▶ **Task instructions**: Retype every one of the records below word for word, leaving out the pictures.

▶ **Given records**:
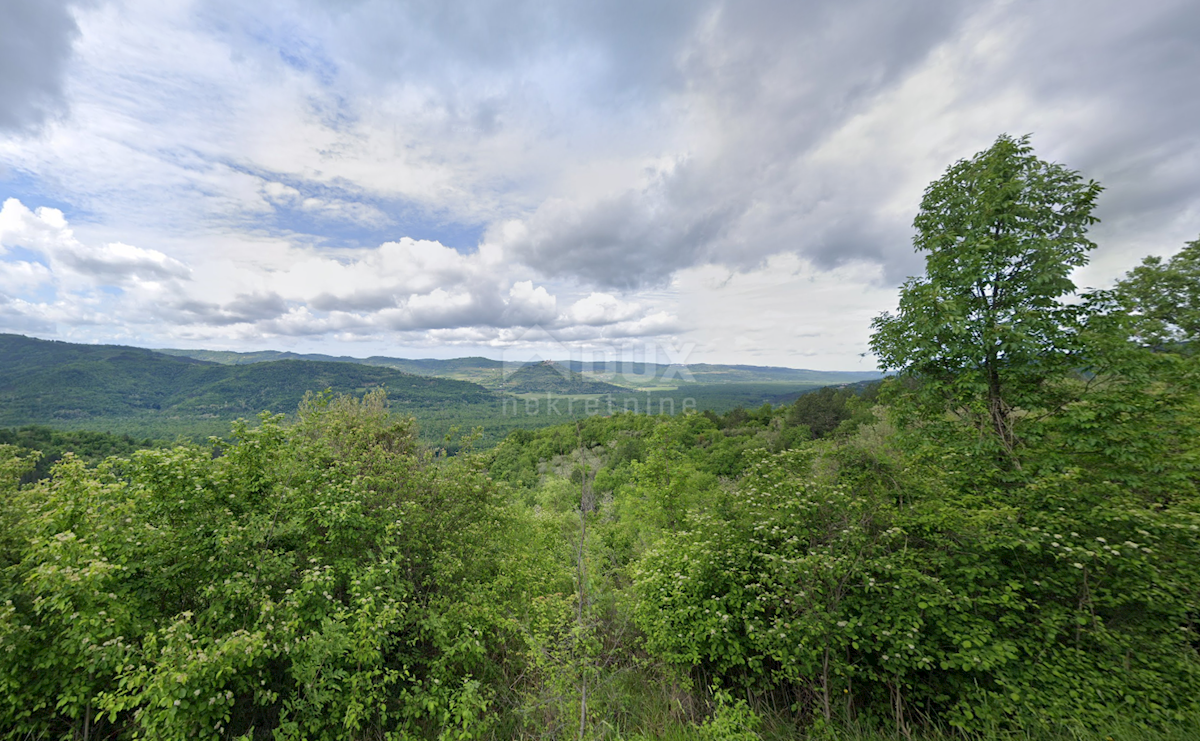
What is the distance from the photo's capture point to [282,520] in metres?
7.79

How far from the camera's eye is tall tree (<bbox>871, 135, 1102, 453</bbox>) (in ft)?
28.5

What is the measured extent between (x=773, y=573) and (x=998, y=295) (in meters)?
8.24

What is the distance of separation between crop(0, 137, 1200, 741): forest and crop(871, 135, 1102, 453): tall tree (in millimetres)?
63

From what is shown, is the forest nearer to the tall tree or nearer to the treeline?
the tall tree

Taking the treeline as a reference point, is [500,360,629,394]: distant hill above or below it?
above

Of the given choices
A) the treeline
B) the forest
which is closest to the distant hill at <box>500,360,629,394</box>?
the treeline

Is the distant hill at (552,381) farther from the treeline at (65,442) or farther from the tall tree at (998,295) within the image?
the tall tree at (998,295)

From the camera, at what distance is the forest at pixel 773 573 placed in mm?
5676

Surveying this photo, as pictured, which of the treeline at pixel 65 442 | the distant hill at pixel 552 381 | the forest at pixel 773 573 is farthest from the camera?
the distant hill at pixel 552 381

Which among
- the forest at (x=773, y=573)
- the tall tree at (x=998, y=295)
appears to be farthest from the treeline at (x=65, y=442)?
the tall tree at (x=998, y=295)

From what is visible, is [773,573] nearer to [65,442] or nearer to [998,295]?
[998,295]

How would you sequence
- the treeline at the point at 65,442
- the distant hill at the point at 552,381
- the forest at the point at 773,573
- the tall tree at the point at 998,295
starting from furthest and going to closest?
the distant hill at the point at 552,381 → the treeline at the point at 65,442 → the tall tree at the point at 998,295 → the forest at the point at 773,573

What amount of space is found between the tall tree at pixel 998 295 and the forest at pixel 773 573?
63 mm

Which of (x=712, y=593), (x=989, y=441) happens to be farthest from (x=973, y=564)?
(x=712, y=593)
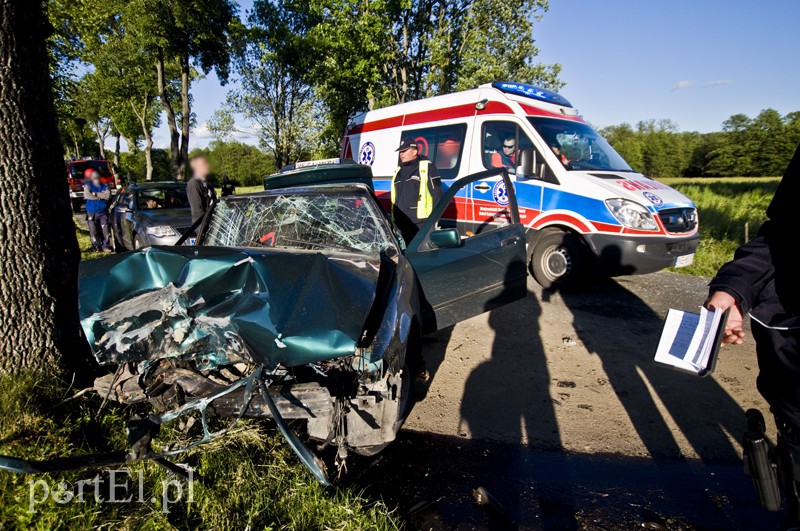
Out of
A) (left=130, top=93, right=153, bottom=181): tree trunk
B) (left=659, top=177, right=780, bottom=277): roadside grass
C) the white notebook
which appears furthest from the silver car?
(left=130, top=93, right=153, bottom=181): tree trunk

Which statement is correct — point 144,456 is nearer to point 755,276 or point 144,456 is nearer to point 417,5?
point 755,276

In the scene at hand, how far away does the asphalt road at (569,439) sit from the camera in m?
2.31

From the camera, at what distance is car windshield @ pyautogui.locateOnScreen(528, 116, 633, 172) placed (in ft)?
19.8

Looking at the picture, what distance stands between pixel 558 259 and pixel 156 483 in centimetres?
522

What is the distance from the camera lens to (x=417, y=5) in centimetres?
1680

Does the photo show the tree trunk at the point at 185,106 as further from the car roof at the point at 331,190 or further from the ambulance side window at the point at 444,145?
the car roof at the point at 331,190

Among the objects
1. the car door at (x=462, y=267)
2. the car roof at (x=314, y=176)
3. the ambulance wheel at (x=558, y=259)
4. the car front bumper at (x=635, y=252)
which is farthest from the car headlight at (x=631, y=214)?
the car roof at (x=314, y=176)

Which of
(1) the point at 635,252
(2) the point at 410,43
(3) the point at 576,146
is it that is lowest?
(1) the point at 635,252

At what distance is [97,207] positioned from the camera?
891 centimetres

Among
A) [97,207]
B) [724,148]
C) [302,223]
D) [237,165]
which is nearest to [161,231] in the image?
[97,207]

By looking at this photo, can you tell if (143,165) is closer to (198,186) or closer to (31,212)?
(198,186)

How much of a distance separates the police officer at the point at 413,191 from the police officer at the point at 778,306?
3.74 metres

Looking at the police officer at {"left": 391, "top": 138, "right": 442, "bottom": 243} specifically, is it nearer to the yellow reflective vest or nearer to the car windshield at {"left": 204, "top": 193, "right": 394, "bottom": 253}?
the yellow reflective vest

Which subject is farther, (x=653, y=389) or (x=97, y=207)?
(x=97, y=207)
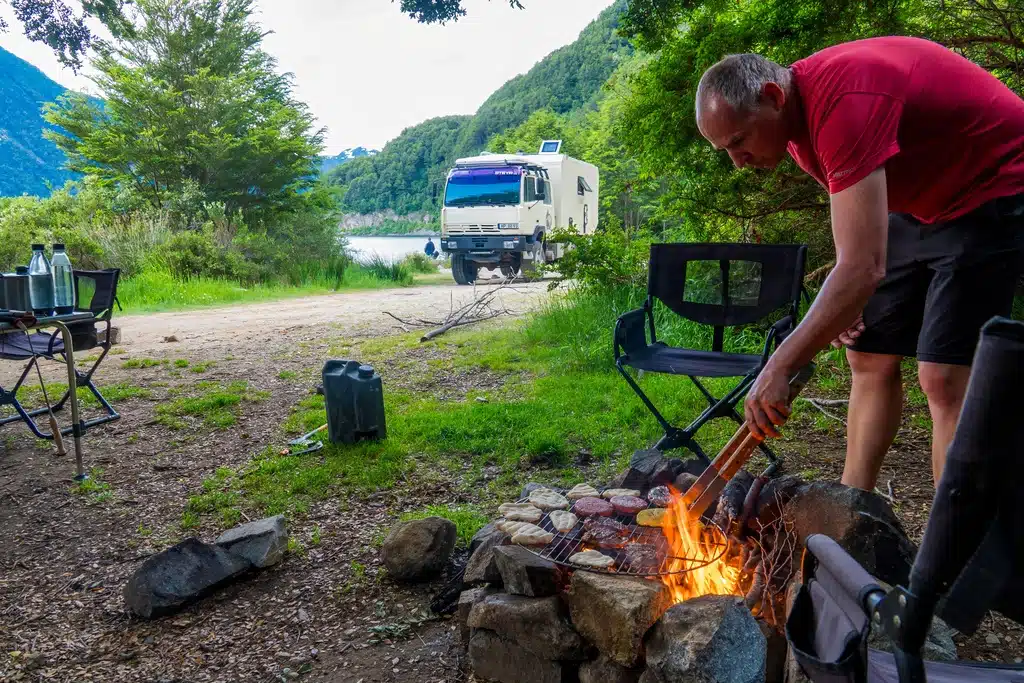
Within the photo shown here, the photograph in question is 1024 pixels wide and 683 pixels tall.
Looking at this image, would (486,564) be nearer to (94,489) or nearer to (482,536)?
(482,536)

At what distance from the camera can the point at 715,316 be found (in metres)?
3.72

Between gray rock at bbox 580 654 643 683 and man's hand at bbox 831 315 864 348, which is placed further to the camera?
man's hand at bbox 831 315 864 348

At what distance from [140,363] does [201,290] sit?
5761 millimetres

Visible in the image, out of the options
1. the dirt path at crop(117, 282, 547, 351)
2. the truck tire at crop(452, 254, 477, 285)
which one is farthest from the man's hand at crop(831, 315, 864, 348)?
the truck tire at crop(452, 254, 477, 285)

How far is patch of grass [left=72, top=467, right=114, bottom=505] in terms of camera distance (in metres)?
3.43

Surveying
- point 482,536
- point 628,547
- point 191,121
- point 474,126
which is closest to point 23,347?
point 482,536

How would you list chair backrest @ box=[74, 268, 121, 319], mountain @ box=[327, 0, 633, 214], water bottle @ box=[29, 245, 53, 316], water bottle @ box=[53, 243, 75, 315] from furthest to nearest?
mountain @ box=[327, 0, 633, 214] < chair backrest @ box=[74, 268, 121, 319] < water bottle @ box=[53, 243, 75, 315] < water bottle @ box=[29, 245, 53, 316]

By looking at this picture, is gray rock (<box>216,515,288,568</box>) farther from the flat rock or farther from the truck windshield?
the truck windshield

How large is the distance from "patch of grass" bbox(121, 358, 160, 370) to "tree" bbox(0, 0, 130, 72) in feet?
11.0

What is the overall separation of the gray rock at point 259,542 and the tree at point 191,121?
1581 centimetres

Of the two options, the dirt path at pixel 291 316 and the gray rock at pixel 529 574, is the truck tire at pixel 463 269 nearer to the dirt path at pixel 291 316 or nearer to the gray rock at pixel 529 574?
the dirt path at pixel 291 316

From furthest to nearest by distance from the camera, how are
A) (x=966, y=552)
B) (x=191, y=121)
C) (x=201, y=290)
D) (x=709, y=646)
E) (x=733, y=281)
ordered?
(x=191, y=121), (x=201, y=290), (x=733, y=281), (x=709, y=646), (x=966, y=552)

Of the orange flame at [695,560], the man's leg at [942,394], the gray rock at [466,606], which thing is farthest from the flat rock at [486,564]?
the man's leg at [942,394]

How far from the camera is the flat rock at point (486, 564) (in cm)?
212
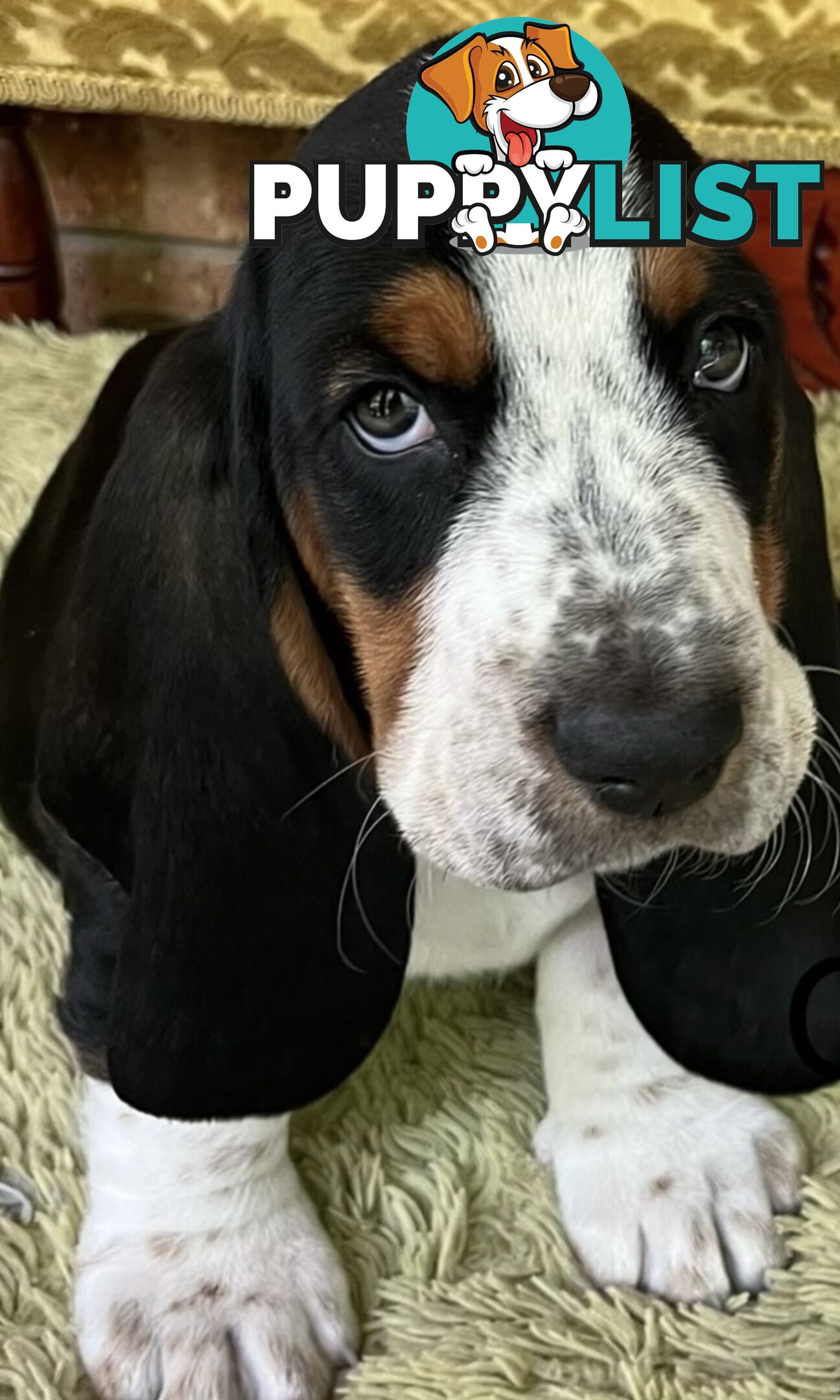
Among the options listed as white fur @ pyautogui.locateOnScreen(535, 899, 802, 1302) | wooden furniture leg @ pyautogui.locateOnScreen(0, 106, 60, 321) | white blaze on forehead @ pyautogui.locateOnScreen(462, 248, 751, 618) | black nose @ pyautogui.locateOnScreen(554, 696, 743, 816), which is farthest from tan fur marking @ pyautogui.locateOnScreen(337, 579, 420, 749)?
wooden furniture leg @ pyautogui.locateOnScreen(0, 106, 60, 321)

▶ **The response**:
What is the distance from the photo's capture point to [282,520] in metres?
7.79

How far from the camera's eye is tall tree (<bbox>871, 135, 1102, 453</bbox>) (in ft)?
28.5

What is the measured extent between (x=773, y=573) and (x=998, y=295) (in meters)?
8.24

What is the distance of separation between crop(0, 137, 1200, 741): forest and crop(871, 135, 1102, 453): tall tree (in millimetres)?
63

From what is shown, is the forest nearer to the tall tree or nearer to the treeline?
the tall tree

Taking the treeline as a reference point, is [500,360,629,394]: distant hill above or below it?
above

Of the given choices
A) the treeline
B) the forest
which is closest to the distant hill at <box>500,360,629,394</box>?
the treeline

Is the distant hill at (552,381) farther from the treeline at (65,442) or farther from the tall tree at (998,295) within the image?
the tall tree at (998,295)

From the camera, at what distance is the forest at pixel 773 573 placed in mm?
5676

Surveying this photo, as pictured, which of the treeline at pixel 65 442 | the distant hill at pixel 552 381 | the forest at pixel 773 573 is farthest from the camera?
the distant hill at pixel 552 381

Which among
- the forest at (x=773, y=573)
- the tall tree at (x=998, y=295)
appears to be farthest from the treeline at (x=65, y=442)?
the tall tree at (x=998, y=295)

From what is visible, is [773,573] nearer to [65,442] or nearer to [998,295]?
[998,295]

How would you sequence
- the treeline at the point at 65,442
- the distant hill at the point at 552,381
- the forest at the point at 773,573
- the tall tree at the point at 998,295
starting from furthest and going to closest?
the distant hill at the point at 552,381 → the treeline at the point at 65,442 → the tall tree at the point at 998,295 → the forest at the point at 773,573

What amount of space is found between the tall tree at pixel 998 295 and the forest at pixel 773 573?
63 mm

Which of (x=712, y=593), (x=989, y=441) happens to be farthest from (x=973, y=564)?
(x=712, y=593)
Out of
A) (left=130, top=93, right=153, bottom=181): tree trunk
B) (left=659, top=177, right=780, bottom=277): roadside grass
C) the white notebook
which appears furthest from the silver car?
(left=130, top=93, right=153, bottom=181): tree trunk

Which statement is correct — point 144,456 is nearer to point 755,276 or point 144,456 is nearer to point 417,5?
point 755,276

In the scene at hand, how far away does the asphalt road at (569,439) sit from the camera in m?
2.31

From the camera, at what distance is car windshield @ pyautogui.locateOnScreen(528, 116, 633, 172) placed (in ft)?
19.8

Looking at the picture, what distance stands between pixel 558 259 and pixel 156 483 in centimetres?
522

What is the distance from the camera lens to (x=417, y=5) in centimetres?
1680

Does the photo show the tree trunk at the point at 185,106 as further from the car roof at the point at 331,190 or further from the ambulance side window at the point at 444,145?
the car roof at the point at 331,190

Among the objects
1. the car door at (x=462, y=267)
2. the car roof at (x=314, y=176)
3. the ambulance wheel at (x=558, y=259)
4. the car front bumper at (x=635, y=252)
which is farthest from the car headlight at (x=631, y=214)?
the car roof at (x=314, y=176)

Which of
(1) the point at 635,252
(2) the point at 410,43
(3) the point at 576,146
is it that is lowest?
(1) the point at 635,252

At what distance is [97,207] positioned from the camera?
891 centimetres

Among
A) [97,207]
B) [724,148]
C) [302,223]
D) [237,165]
which is nearest to [161,231] in the image?
[97,207]

By looking at this photo, can you tell if (143,165) is closer to (198,186) or closer to (31,212)?
(198,186)

How much of a distance separates the police officer at the point at 413,191 from the police officer at the point at 778,306?
3.74 metres

Looking at the police officer at {"left": 391, "top": 138, "right": 442, "bottom": 243} specifically, is it nearer to the yellow reflective vest or nearer to the car windshield at {"left": 204, "top": 193, "right": 394, "bottom": 253}?
the yellow reflective vest

Which subject is farther, (x=653, y=389) or (x=97, y=207)?
(x=97, y=207)
Within the photo shown here, the photograph in question is 1024 pixels wide and 683 pixels tall.
Looking at this image, would (486,564) be nearer to (94,489) or nearer to (482,536)?
(482,536)

At what distance from the camera can the point at 715,316 be found (in metres)?
3.72

Between gray rock at bbox 580 654 643 683 and man's hand at bbox 831 315 864 348, which is placed further to the camera?
man's hand at bbox 831 315 864 348

At what distance from [140,363] does [201,290] sit?
5761 millimetres

Visible in the image, out of the options
1. the dirt path at crop(117, 282, 547, 351)
2. the truck tire at crop(452, 254, 477, 285)
which one is farthest from the man's hand at crop(831, 315, 864, 348)?
the truck tire at crop(452, 254, 477, 285)

How far is patch of grass [left=72, top=467, right=114, bottom=505] in terms of camera distance (in metres)?
3.43

Surveying
- point 482,536
- point 628,547
- point 191,121
- point 474,126
which is closest to point 23,347?
point 482,536

How would you list chair backrest @ box=[74, 268, 121, 319], mountain @ box=[327, 0, 633, 214], water bottle @ box=[29, 245, 53, 316], water bottle @ box=[53, 243, 75, 315] from furthest to nearest?
mountain @ box=[327, 0, 633, 214] < chair backrest @ box=[74, 268, 121, 319] < water bottle @ box=[53, 243, 75, 315] < water bottle @ box=[29, 245, 53, 316]

By looking at this picture, is gray rock (<box>216,515,288,568</box>) farther from the flat rock or farther from the truck windshield?
the truck windshield

How large is the distance from "patch of grass" bbox(121, 358, 160, 370) to "tree" bbox(0, 0, 130, 72) in feet?
11.0

What is the overall separation of the gray rock at point 259,542 and the tree at point 191,121?
1581 centimetres

Of the two options, the dirt path at pixel 291 316 and the gray rock at pixel 529 574, is the truck tire at pixel 463 269 nearer to the dirt path at pixel 291 316 or nearer to the gray rock at pixel 529 574?
the dirt path at pixel 291 316

From furthest to nearest by distance from the camera, how are
A) (x=966, y=552)
B) (x=191, y=121)
C) (x=201, y=290)
D) (x=709, y=646)
E) (x=733, y=281)
ordered?
(x=191, y=121), (x=201, y=290), (x=733, y=281), (x=709, y=646), (x=966, y=552)

Of the orange flame at [695,560], the man's leg at [942,394], the gray rock at [466,606], which thing is farthest from the flat rock at [486,564]?
the man's leg at [942,394]

How far from the camera is the flat rock at point (486, 564) (in cm)?
212
Among the options listed as white fur @ pyautogui.locateOnScreen(535, 899, 802, 1302) | wooden furniture leg @ pyautogui.locateOnScreen(0, 106, 60, 321) | white blaze on forehead @ pyautogui.locateOnScreen(462, 248, 751, 618) | black nose @ pyautogui.locateOnScreen(554, 696, 743, 816), which is farthest from tan fur marking @ pyautogui.locateOnScreen(337, 579, 420, 749)?
wooden furniture leg @ pyautogui.locateOnScreen(0, 106, 60, 321)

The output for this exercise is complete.